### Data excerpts
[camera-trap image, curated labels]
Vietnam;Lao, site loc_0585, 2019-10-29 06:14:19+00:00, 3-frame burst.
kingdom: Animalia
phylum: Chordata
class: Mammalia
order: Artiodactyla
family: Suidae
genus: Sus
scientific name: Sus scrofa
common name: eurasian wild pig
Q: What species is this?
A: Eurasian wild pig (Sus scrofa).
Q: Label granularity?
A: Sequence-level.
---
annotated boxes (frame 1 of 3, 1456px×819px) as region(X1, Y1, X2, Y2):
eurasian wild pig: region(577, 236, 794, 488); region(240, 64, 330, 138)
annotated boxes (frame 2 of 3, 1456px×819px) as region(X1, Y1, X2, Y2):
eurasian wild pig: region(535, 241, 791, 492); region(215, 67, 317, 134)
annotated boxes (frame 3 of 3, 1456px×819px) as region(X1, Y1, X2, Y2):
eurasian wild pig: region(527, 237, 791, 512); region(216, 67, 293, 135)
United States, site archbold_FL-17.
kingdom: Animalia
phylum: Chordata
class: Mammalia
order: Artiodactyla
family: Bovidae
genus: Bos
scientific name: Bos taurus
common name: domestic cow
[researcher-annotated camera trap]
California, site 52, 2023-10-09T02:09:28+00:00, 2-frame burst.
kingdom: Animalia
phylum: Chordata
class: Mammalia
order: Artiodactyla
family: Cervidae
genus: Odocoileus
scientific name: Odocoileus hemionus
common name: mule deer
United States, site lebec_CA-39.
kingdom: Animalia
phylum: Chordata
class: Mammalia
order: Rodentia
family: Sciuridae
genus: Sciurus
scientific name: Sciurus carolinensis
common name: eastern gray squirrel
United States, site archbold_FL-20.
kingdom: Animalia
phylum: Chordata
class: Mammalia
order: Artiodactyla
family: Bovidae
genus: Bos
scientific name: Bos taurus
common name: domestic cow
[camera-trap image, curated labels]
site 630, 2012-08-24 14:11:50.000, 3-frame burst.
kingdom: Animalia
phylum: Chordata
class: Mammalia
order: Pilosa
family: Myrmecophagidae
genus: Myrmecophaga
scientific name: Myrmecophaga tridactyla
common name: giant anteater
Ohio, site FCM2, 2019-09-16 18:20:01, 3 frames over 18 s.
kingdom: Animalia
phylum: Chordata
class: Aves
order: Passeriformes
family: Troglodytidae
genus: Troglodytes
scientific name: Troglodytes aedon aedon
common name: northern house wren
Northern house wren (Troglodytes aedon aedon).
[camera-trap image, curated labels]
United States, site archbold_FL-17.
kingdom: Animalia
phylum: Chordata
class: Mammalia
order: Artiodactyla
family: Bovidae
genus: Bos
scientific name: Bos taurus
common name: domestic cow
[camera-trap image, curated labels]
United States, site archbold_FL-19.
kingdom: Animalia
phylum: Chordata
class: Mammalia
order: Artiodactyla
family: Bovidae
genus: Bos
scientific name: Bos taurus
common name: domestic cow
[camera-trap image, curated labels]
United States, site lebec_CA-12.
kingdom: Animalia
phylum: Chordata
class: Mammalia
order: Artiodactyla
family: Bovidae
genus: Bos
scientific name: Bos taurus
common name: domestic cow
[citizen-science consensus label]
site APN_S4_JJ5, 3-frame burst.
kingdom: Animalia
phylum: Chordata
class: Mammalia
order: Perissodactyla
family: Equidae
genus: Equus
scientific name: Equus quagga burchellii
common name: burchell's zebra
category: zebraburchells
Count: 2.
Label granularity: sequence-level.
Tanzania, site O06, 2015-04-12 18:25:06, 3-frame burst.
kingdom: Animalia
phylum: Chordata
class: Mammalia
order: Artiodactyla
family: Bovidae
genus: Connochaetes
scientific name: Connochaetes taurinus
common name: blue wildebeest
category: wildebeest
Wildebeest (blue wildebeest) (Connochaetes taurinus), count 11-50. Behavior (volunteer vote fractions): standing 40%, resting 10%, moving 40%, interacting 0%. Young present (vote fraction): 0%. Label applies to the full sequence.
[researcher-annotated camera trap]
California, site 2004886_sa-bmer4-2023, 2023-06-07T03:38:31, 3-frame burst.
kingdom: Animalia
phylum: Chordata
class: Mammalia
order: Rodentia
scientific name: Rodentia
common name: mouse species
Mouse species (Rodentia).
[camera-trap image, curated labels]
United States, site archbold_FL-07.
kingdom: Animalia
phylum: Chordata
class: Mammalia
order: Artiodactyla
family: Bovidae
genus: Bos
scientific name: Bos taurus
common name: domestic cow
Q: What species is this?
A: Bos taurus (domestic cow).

### AIM OF THE EXERCISE
Search the entries for the word "United" and gather every line where it appears.

### RESULT FOR THIS TASK
United States, site archbold_FL-17.
United States, site lebec_CA-39.
United States, site archbold_FL-20.
United States, site archbold_FL-17.
United States, site archbold_FL-19.
United States, site lebec_CA-12.
United States, site archbold_FL-07.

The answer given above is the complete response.